◆ Work to do
Copy all of the records below word for word, leaving out the pictures.

● ● ●

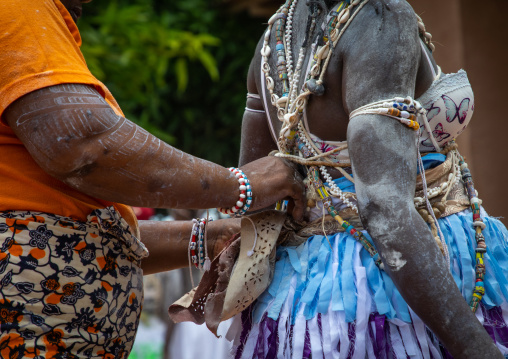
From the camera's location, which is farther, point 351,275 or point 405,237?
point 351,275

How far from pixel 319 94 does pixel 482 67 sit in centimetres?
224

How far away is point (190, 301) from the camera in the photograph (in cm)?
Answer: 212

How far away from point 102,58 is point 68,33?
11.9 feet

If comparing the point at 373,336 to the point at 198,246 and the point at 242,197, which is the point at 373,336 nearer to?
the point at 242,197

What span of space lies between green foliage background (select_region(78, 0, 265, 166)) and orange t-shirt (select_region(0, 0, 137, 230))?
133 inches

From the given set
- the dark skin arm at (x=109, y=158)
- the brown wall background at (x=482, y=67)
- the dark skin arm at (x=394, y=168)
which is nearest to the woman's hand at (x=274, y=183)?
the dark skin arm at (x=109, y=158)

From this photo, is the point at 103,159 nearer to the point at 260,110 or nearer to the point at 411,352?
the point at 260,110

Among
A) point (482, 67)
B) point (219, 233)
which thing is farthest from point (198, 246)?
point (482, 67)

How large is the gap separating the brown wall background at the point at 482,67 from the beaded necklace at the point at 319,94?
1789mm

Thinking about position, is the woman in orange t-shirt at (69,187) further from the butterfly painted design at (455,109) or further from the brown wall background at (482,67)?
the brown wall background at (482,67)

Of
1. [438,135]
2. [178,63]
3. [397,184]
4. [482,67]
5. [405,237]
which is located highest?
[178,63]

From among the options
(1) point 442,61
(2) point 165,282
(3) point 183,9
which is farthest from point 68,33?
(2) point 165,282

● ● ●

◆ Finished answer
From the camera's location, which is farther, point 351,275 or point 405,237?
point 351,275

How far from pixel 319 94 does pixel 482 67 sit in centimetres?
224

How far away is point (190, 301) from the camera in the photograph (in cm)?
Answer: 212

How far away from point 102,58 is point 68,33?
11.9 feet

If comparing the point at 373,336 to the point at 198,246 and the point at 242,197, which is the point at 373,336 nearer to?
the point at 242,197

What span of space lies between green foliage background (select_region(78, 0, 265, 166)) and orange t-shirt (select_region(0, 0, 137, 230))?
133 inches

From the given set
- the dark skin arm at (x=109, y=158)
- the brown wall background at (x=482, y=67)
- the dark skin arm at (x=394, y=168)
which is nearest to the woman's hand at (x=274, y=183)?
the dark skin arm at (x=109, y=158)

From this photo, is the point at 103,159 nearer to the point at 260,110 or nearer to the point at 411,352?
the point at 260,110

Among
A) point (482, 67)
B) point (219, 233)
which thing is farthest from point (198, 246)?
point (482, 67)

How large is the gap separating the brown wall background at the point at 482,67 from the beaded necklace at the point at 319,94?
1789mm

Thinking about position, is the woman in orange t-shirt at (69,187) further from the butterfly painted design at (455,109) or further from the brown wall background at (482,67)?
the brown wall background at (482,67)

Of
1. [438,135]
2. [178,63]
3. [397,184]
4. [482,67]
5. [405,237]
which is located highest?
[178,63]

From among the options
(1) point 442,61
(2) point 165,282
(3) point 183,9
which is farthest from point 68,33?
(2) point 165,282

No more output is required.